• Problem to work on
In the records below, find each line holding the word "cells" and copy it.

[Records for the task — start]

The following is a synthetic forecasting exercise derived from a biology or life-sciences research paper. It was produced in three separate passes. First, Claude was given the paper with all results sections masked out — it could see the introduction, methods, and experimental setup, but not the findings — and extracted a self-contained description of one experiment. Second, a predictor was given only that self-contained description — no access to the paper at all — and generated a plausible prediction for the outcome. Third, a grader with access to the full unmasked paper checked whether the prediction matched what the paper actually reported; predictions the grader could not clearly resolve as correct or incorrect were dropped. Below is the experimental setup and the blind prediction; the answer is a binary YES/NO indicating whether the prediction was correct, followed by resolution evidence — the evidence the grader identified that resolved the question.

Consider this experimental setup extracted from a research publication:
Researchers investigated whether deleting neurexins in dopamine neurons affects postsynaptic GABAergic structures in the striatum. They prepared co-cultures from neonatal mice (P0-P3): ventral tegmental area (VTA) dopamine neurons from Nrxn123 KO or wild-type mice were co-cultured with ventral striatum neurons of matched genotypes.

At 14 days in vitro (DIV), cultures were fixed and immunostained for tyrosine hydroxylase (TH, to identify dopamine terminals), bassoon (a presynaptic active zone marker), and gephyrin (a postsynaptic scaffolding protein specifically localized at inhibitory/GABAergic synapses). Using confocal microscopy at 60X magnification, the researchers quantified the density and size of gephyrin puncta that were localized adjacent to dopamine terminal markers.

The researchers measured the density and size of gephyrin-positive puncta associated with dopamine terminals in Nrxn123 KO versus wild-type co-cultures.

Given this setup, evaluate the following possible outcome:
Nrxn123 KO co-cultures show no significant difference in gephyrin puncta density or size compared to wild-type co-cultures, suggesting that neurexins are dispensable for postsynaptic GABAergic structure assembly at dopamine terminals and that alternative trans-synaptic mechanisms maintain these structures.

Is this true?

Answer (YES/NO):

[Records for the task — finish]
[Records for the task — start]

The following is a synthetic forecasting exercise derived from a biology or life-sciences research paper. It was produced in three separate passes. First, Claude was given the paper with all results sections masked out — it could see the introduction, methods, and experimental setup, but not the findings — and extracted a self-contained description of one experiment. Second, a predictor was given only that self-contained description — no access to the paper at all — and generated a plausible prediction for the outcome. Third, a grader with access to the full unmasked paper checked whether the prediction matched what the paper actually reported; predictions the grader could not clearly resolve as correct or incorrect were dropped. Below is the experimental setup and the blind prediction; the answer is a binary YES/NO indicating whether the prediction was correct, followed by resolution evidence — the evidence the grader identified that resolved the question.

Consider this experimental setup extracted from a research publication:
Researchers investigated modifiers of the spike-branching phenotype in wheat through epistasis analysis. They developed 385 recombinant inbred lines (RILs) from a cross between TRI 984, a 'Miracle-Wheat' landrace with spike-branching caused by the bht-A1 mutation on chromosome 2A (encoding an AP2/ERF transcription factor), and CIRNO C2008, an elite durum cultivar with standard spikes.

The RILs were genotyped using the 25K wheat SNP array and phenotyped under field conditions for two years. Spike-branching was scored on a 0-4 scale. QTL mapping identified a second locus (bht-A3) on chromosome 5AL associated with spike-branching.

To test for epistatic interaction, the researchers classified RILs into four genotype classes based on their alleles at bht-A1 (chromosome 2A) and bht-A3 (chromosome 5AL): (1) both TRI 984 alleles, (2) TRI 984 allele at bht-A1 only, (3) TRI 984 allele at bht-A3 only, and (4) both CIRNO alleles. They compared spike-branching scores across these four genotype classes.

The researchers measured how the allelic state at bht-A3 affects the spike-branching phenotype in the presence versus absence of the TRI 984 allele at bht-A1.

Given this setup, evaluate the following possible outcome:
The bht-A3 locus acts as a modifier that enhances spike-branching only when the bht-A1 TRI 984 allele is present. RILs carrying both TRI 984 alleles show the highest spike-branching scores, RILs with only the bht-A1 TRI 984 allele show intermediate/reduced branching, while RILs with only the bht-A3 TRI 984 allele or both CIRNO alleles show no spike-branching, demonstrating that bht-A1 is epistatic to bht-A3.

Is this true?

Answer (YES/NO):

[Records for the task — finish]
[Records for the task — start]

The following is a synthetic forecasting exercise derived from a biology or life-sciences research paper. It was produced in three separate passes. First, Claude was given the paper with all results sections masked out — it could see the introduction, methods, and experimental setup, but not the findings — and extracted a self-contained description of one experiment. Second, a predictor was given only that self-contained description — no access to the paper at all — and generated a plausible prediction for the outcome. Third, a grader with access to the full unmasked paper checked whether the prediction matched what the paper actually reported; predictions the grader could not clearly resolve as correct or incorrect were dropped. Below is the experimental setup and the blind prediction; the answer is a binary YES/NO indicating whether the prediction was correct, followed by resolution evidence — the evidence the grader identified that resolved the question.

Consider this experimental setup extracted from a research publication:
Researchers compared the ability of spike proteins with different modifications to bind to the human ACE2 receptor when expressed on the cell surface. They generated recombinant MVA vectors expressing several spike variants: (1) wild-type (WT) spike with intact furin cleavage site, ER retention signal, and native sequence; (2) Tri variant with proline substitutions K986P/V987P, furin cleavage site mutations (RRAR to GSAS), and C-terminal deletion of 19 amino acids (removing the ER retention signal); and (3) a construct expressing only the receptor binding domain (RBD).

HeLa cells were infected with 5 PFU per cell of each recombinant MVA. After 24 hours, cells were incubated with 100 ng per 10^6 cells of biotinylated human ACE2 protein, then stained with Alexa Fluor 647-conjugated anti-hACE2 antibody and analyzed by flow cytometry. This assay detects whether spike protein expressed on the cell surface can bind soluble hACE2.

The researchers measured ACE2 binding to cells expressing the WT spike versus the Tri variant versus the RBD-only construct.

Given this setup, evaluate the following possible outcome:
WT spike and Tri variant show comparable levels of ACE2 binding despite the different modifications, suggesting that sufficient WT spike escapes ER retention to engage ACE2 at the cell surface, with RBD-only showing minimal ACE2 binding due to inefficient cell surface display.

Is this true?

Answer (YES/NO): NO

[Records for the task — finish]

• Exercise response
HeLa cells were infected with 5 PFU per cell of each recombinant MVA. After 24 hours, cells were incubated with 100 ng per 10^6 cells of biotinylated human ACE2 protein, then stained with Alexa Fluor 647-conjugated anti-hACE2 antibody and analyzed by flow cytometry. This assay detects whether spike protein expressed on the cell surface can bind soluble hACE2.
The researchers measured ACE2 binding to cells expressing the WT spike versus the Tri variant versus the RBD-only construct.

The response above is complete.